What the task asks
Write out, character for character, the line containing "At what distance" and all lines after it up to the end of the listing.
↓
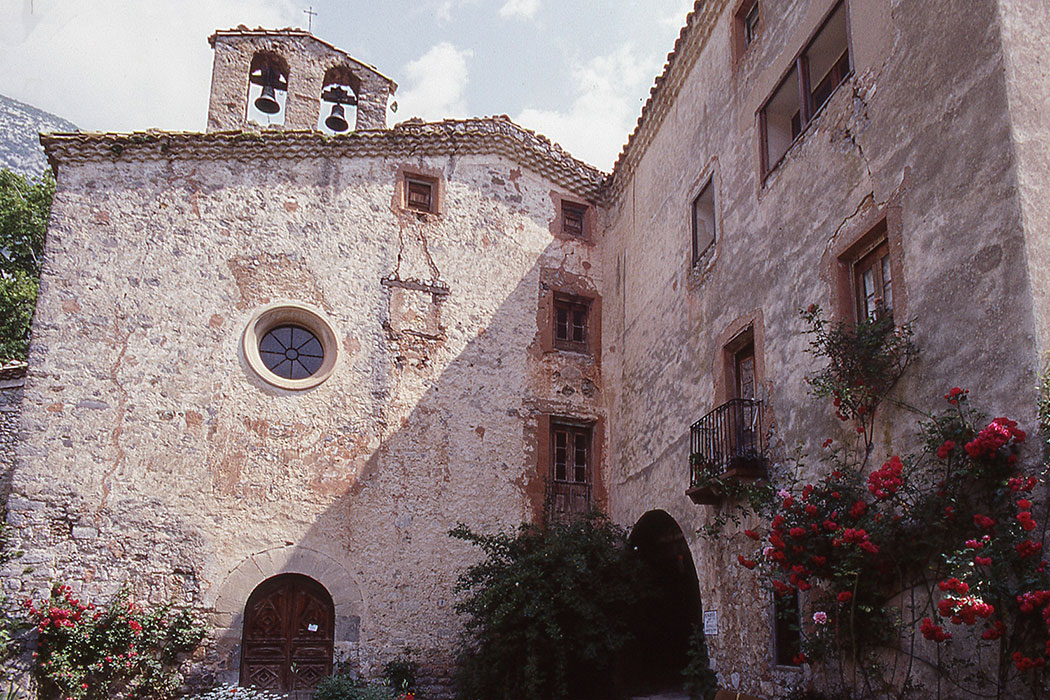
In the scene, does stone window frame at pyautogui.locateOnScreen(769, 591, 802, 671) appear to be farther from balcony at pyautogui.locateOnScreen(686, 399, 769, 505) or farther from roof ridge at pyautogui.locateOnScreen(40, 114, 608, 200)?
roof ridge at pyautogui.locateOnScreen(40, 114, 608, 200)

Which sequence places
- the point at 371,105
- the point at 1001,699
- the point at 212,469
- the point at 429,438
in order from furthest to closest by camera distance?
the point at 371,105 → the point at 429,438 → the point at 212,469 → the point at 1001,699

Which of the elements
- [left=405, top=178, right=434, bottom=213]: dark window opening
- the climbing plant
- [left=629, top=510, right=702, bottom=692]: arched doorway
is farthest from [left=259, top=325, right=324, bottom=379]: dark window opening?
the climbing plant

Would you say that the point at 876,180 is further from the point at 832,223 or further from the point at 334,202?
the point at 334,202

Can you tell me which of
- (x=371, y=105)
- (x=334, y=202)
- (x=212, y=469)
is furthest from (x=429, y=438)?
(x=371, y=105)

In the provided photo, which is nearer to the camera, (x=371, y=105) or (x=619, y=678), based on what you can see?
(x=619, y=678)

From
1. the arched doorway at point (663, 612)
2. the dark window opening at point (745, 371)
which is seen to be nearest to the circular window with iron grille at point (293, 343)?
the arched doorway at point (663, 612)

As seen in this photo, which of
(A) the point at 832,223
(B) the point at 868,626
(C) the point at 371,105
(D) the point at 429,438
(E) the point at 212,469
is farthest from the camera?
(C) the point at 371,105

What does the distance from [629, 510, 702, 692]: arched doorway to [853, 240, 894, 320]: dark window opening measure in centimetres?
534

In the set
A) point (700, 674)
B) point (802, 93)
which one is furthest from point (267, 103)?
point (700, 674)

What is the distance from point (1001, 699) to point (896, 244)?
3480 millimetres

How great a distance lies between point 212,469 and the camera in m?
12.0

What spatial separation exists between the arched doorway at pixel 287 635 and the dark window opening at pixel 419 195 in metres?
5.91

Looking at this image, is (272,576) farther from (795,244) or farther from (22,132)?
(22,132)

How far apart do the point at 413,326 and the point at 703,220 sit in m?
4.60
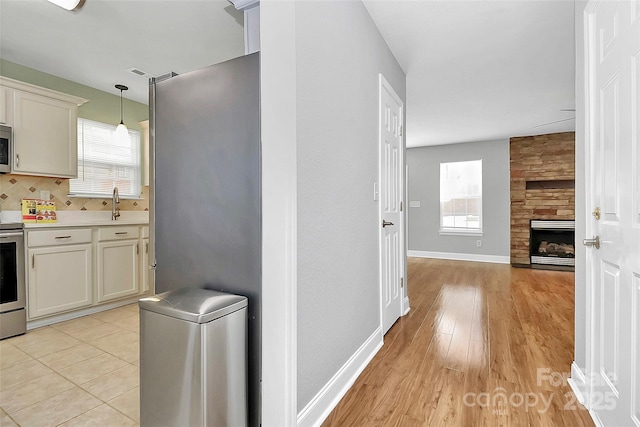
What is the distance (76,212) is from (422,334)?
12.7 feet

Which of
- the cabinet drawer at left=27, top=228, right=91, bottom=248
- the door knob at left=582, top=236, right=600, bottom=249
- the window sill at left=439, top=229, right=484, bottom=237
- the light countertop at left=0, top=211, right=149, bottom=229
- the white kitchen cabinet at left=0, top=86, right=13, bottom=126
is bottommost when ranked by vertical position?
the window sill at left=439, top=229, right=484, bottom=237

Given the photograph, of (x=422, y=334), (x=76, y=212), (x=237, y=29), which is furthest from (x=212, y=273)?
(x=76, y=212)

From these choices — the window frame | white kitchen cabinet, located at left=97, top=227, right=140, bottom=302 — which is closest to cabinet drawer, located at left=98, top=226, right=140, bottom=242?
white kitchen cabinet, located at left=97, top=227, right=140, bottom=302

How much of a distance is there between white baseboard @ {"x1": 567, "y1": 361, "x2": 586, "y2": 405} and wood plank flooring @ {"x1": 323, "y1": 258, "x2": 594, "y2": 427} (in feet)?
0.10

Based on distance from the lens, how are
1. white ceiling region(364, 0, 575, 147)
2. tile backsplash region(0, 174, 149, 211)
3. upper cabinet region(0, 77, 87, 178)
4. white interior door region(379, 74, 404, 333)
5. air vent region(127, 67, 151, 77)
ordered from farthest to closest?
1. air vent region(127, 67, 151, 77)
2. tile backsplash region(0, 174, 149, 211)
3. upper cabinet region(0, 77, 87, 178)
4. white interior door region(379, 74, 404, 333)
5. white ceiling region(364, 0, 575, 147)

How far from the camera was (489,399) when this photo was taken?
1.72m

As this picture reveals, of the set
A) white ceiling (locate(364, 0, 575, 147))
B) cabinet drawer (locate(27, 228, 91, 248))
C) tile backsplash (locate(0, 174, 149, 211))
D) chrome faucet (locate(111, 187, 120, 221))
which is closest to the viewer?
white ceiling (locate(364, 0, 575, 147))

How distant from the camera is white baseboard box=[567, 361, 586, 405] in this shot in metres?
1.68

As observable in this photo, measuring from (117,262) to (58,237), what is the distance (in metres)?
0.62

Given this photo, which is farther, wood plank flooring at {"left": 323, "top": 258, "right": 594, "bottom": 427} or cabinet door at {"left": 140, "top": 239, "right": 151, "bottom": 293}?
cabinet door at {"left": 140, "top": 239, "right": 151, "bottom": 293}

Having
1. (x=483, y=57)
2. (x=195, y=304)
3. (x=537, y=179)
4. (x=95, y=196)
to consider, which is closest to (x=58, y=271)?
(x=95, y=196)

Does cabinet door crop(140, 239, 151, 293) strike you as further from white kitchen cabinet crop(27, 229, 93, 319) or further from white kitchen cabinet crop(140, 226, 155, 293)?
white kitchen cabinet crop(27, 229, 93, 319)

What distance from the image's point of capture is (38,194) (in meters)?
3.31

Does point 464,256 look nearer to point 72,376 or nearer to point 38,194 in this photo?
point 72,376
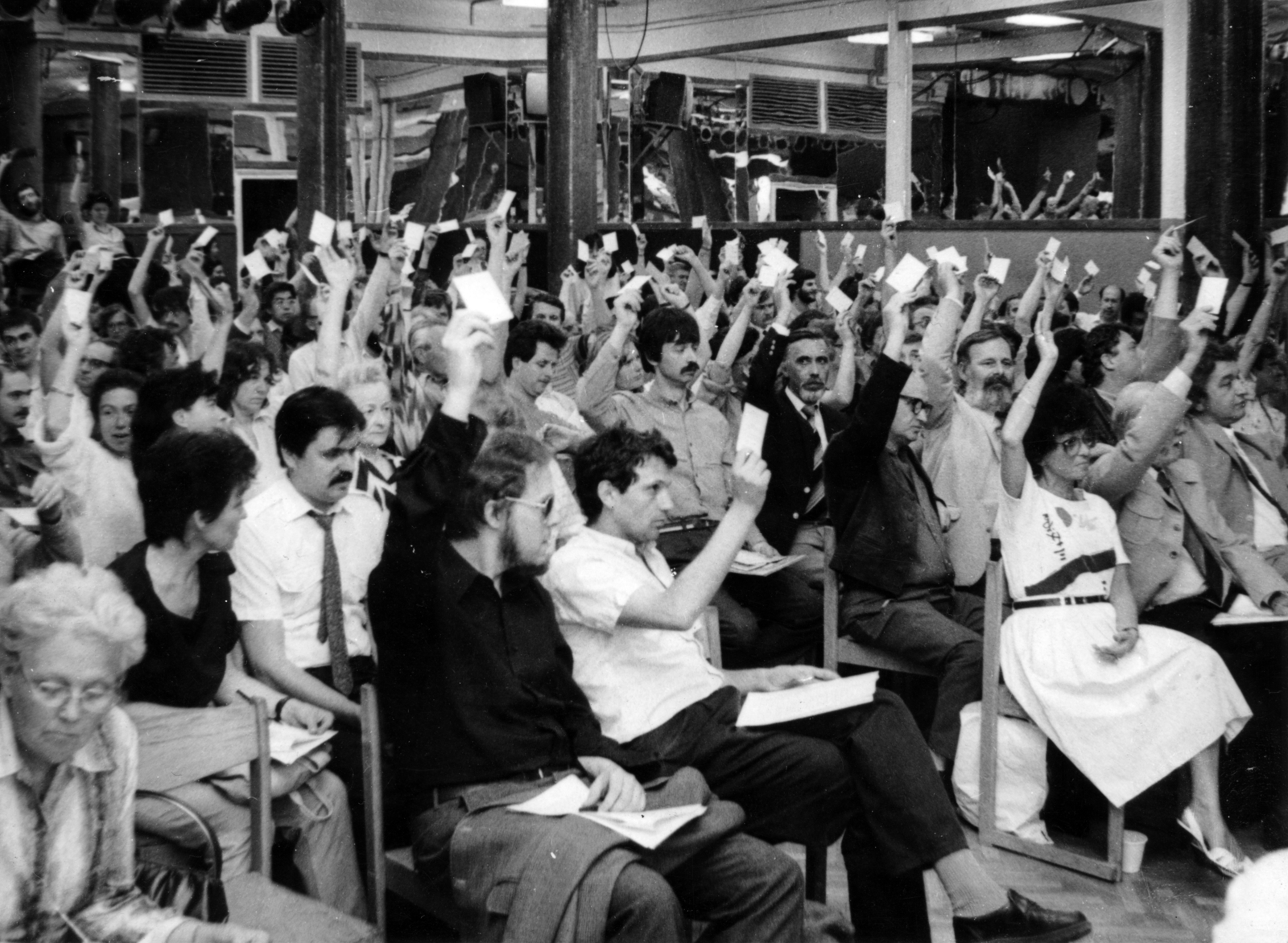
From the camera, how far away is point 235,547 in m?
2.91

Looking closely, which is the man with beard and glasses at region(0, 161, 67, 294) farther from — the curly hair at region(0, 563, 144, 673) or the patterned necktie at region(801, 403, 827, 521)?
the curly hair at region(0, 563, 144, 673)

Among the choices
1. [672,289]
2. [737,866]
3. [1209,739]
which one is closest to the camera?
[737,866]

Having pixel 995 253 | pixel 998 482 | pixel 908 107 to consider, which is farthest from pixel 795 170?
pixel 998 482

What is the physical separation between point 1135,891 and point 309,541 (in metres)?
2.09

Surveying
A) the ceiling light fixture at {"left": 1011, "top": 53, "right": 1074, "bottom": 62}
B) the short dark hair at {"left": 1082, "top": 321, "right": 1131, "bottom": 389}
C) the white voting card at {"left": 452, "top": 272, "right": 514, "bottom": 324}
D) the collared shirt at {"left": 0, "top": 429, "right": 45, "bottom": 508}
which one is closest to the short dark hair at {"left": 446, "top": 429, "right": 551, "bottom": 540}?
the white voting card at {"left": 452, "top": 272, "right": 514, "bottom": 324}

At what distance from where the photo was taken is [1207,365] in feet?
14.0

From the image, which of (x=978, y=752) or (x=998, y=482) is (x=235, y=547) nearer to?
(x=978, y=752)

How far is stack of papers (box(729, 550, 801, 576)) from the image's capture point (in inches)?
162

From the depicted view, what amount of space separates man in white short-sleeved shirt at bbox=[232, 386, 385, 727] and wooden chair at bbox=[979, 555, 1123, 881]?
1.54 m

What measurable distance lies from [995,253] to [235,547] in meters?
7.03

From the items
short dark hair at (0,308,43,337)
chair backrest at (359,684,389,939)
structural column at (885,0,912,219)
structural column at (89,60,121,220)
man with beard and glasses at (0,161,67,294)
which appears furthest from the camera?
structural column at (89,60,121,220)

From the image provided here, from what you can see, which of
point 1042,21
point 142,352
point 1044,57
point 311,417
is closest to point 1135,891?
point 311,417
↑
Full response
At what distance from where the photo was taken is [1207,365] in feet?
14.0

From the image, which of (x=978, y=752) or (x=998, y=482) is (x=235, y=547) nearer to?
(x=978, y=752)

How far is stack of papers (box(729, 550, 801, 576)) from the image's capture point (in inches)?
162

From the depicted view, what amount of space separates man in white short-sleeved shirt at bbox=[232, 386, 385, 727] and wooden chair at bbox=[979, 555, 1123, 881]?
1.54 m

What measurable distance lies from [995,253] to [235,547] in meters?
7.03

From the items
short dark hair at (0,308,43,337)
chair backrest at (359,684,389,939)
structural column at (885,0,912,219)
structural column at (89,60,121,220)
man with beard and glasses at (0,161,67,294)
which appears furthest from the camera?
structural column at (89,60,121,220)

From the image provided here, from what you can see, which of
point 1042,21
point 142,352
point 1044,57
point 311,417
is closest to point 1135,891?
point 311,417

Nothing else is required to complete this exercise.